David Hodgson, St. Paul



If the solution is ‘simplicity,’ it might well be simplistic

The March 10 letter “Five straightforward steps for peace” was simply wrong. None of these steps suggested for avoiding conflict with the police would have saved John Crawford III or Tamir Rice, both of whom were shot almost before they were aware police were on the scene. None of these steps would have helped the numerous mentally ill persons killed by police. And none of these steps address the core issue: that primary responsibility for ensuring interactions between police and civilians are nonlethal must rest with the police officers who train for such interactions, not with civilians.

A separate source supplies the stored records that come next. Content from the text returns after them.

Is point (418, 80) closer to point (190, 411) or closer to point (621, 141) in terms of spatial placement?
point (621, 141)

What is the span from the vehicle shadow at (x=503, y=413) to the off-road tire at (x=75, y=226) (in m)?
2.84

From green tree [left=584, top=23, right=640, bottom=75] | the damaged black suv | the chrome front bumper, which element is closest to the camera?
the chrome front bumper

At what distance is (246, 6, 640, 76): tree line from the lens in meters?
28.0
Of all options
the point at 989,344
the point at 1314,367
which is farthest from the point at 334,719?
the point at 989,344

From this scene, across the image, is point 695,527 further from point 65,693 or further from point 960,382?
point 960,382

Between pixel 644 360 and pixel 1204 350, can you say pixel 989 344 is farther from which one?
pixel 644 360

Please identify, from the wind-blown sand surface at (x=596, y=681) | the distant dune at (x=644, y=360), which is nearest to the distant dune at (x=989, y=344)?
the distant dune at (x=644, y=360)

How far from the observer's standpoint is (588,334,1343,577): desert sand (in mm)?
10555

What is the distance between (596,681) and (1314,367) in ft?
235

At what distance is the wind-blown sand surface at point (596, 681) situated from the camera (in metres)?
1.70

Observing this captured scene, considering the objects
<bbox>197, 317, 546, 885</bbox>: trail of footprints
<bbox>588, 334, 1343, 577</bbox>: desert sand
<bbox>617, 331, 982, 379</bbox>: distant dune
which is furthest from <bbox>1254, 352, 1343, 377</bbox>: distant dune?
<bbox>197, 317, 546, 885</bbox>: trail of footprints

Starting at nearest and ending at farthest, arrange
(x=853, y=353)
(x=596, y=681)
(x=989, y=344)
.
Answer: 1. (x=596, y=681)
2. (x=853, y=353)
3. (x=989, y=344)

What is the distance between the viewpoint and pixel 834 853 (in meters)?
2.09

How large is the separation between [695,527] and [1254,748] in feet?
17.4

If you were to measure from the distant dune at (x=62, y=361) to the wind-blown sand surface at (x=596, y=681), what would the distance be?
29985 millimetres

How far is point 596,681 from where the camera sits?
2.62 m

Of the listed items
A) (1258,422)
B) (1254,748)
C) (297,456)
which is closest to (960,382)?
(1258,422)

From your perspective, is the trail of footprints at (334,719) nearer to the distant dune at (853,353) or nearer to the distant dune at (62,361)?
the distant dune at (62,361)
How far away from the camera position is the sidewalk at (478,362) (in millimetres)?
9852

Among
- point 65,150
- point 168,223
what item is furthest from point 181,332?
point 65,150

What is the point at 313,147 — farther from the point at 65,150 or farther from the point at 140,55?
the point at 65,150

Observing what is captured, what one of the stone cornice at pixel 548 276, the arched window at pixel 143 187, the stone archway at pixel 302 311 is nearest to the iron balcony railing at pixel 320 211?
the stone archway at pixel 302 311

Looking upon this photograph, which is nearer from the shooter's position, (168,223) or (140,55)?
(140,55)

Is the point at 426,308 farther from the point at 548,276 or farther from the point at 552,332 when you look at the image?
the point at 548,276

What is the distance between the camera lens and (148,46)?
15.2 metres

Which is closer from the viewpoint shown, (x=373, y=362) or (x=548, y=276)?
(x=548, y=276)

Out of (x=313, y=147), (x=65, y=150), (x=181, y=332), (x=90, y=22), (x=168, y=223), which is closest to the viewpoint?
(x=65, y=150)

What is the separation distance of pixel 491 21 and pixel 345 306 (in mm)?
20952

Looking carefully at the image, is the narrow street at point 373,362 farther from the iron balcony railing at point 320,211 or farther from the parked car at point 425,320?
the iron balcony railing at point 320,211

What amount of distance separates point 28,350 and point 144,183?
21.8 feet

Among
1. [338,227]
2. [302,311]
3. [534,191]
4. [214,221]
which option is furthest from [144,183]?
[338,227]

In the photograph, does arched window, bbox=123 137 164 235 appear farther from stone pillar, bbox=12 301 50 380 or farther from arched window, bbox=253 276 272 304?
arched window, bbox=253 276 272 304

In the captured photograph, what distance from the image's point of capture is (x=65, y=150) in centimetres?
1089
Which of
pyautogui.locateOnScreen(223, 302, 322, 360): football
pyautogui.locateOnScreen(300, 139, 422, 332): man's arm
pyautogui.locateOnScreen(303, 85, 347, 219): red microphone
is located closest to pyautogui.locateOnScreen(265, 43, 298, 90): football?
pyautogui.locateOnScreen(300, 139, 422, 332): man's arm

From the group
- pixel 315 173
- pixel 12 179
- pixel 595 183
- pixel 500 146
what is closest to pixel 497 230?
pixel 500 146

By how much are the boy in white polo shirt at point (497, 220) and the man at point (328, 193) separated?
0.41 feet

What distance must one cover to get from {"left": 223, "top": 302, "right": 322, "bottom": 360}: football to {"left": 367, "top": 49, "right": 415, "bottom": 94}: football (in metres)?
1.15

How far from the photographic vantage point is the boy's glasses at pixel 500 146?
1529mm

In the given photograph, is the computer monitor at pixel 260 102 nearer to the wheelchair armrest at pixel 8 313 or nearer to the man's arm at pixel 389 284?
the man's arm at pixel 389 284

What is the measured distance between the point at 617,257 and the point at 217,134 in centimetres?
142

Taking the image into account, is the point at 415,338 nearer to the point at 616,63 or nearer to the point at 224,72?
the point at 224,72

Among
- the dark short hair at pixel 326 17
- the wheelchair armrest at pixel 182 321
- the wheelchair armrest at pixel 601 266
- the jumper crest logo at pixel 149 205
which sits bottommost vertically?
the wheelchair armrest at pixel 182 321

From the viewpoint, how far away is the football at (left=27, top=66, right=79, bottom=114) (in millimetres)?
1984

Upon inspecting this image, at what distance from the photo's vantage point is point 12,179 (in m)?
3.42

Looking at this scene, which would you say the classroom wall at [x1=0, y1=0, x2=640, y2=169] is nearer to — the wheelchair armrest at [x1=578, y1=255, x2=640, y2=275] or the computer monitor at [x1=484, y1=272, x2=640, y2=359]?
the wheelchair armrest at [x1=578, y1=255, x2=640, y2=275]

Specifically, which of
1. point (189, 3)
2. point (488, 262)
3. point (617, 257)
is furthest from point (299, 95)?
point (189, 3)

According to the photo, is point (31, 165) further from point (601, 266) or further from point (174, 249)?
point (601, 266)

Within living memory, discrimination against black Americans was the responsibility — the assigned duty — of the police in many cities. We should not be surprised that police culture, and American culture at large, bear traces of beliefs that justified and enabled legalized discrimination against and subordination of black Americans, and we should not be surprised when those beliefs contribute to the deaths of black people. If the solution was “simplicity itself,” as the March 10 letter states, black Americans would have found it already — even if it involved total abstinence from alcohol, or complying with unconstitutional police demands. Rather than proposing such futile “steps,” we could all benefit from listening to protesters. We might learn something.